The December 12, 2025 episode of "Cyber Security Headlines" delivers a fast-paced rundown of the day's most pressing cybersecurity stories. Topics include a new Android ransomware threat targeting Spanish speakers, Google's emergency Chrome patch for a critical zero-day, the UK’s record fine for LastPass over its 2022 breach, hackers exploiting emergency data request systems at tech firms, advances in AI-powered defense from OpenAI, significant credential exposures via Docker Hub, a major cryptographic flaw allowing remote code execution, and the appearance of a new ransomware-as-a-service offering with an apparent critical mistake.
[00:10]
“It effectively bricks the phone unless victims pay.” – Sarah Lane [00:24]
[00:38]
“The flaw is already being exploited, so users on Windows, macOS and Linux should update to new versions immediately.” – Sarah Lane [00:45]
[01:05]
“Vaults are still encrypted, but weak master passwords could still be cracked, with some already exploited in crypto theft.” – Sarah Lane [01:35]
[01:51]
“The attackers say they’ve pulled off up to 500 requests and even recruited a real deputy to help...” – Sarah Lane [02:11]
[03:00]
“Future models could help with tasks like intrusion operations or zero-day exploit development.” – Sarah Lane [03:15]
[03:48]
“Flare also found that most revoked in-image secrets were still active, urging teams to move to proper secrets management and pre-publish scanning.” – Sarah Lane [04:24]
[04:44]
“Once obtained, the machine key in the web config file can be used to trigger RCE via a Viewstate deserialization flaw.” – Sarah Lane [05:09]
[05:28]
“Operators hard coded the master encryption key in the malware and left it in plain text in the temp folder, letting victims potentially recover files without paying.” – Sarah Lane [05:47]

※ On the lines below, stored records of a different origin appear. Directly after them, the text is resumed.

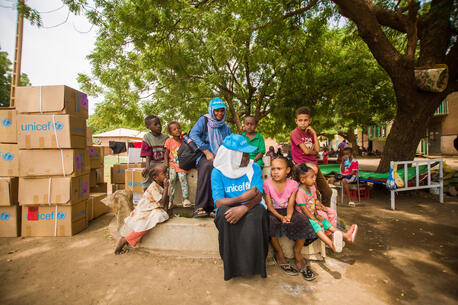UNICEF staff engage with displaced children at a gathering point in Madani.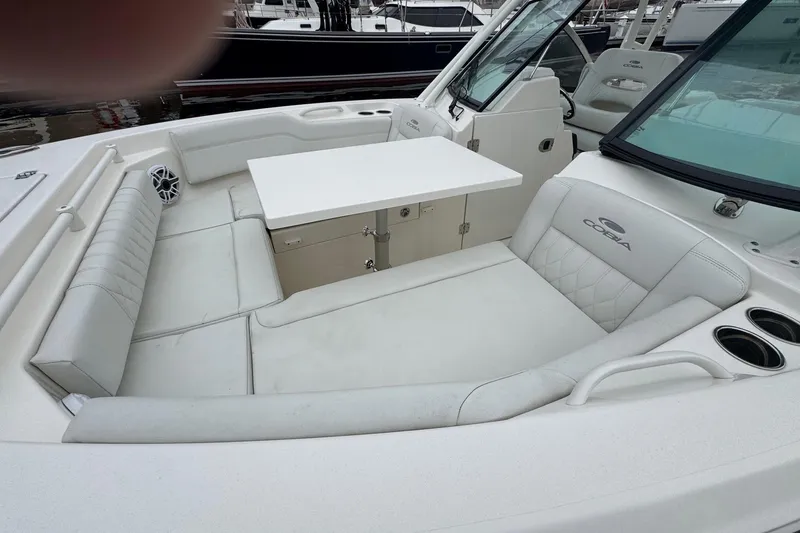 Slide: The Image of 2024 Cobia 240 Dual Console boat interior with seating and table setup. - 18
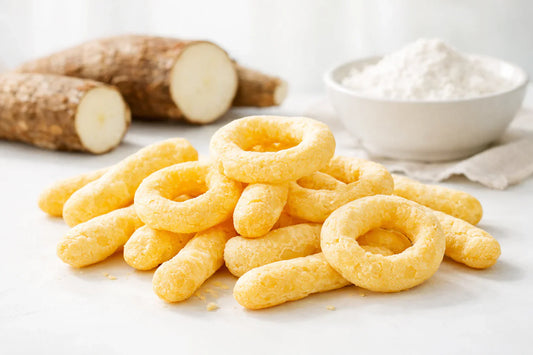 Cassava biscuit — freshly baked biscuits on a white surface with raw cassava root and fermented starch.
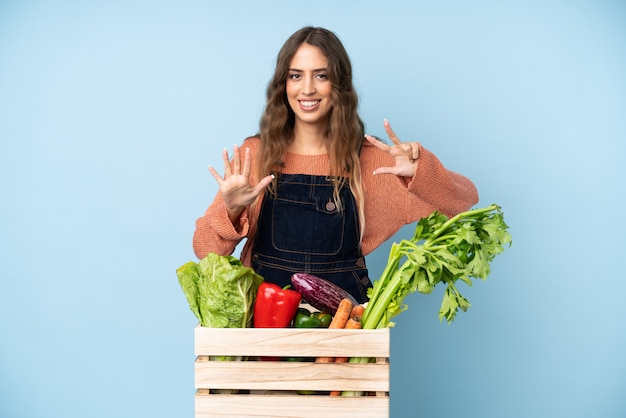 Farmer with freshly picked vegetables in a box counting eight\
with fingers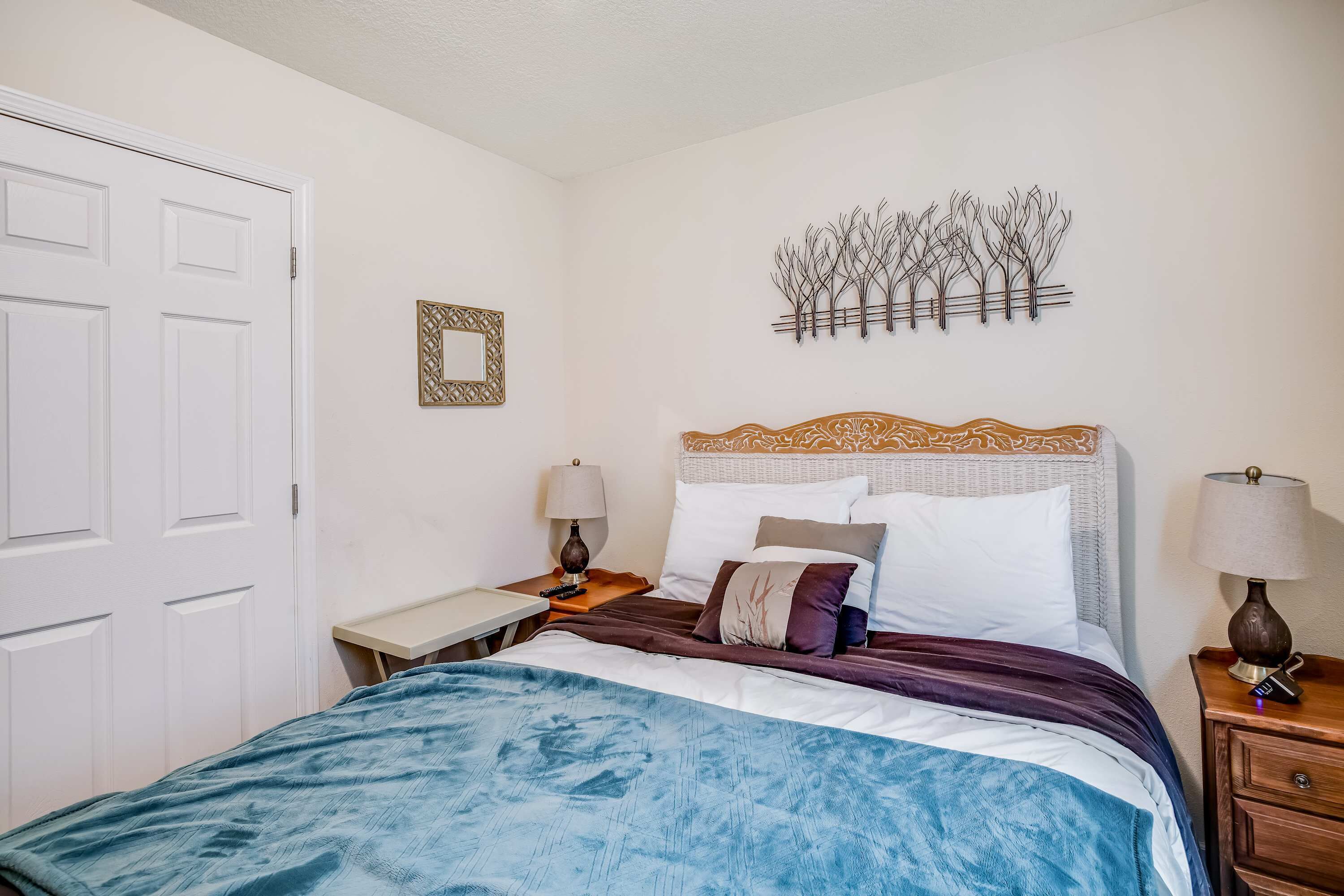 Une chambre à coucher bien rangée, avec un lit, des tables de chevet, une œuvre d’art accrochée au mur et une porte.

This episode offers a timely, no-nonsense delivery of vital cybersecurity developments, unifying breaking news with expert context. The coverage spotlights evolving threats to consumers and enterprises, as well as the promise and potential pitfalls of AI in security. Major takeaways range from urgent software updates and the criticality of secrets management, to the ongoing risks inherent in digital identity verification and the evolving landscape of ransomware operations.
Listeners are left with actionable reminders—patch those devices, manage secrets wisely, and remain vigilant amidst constantly shifting threat tactics.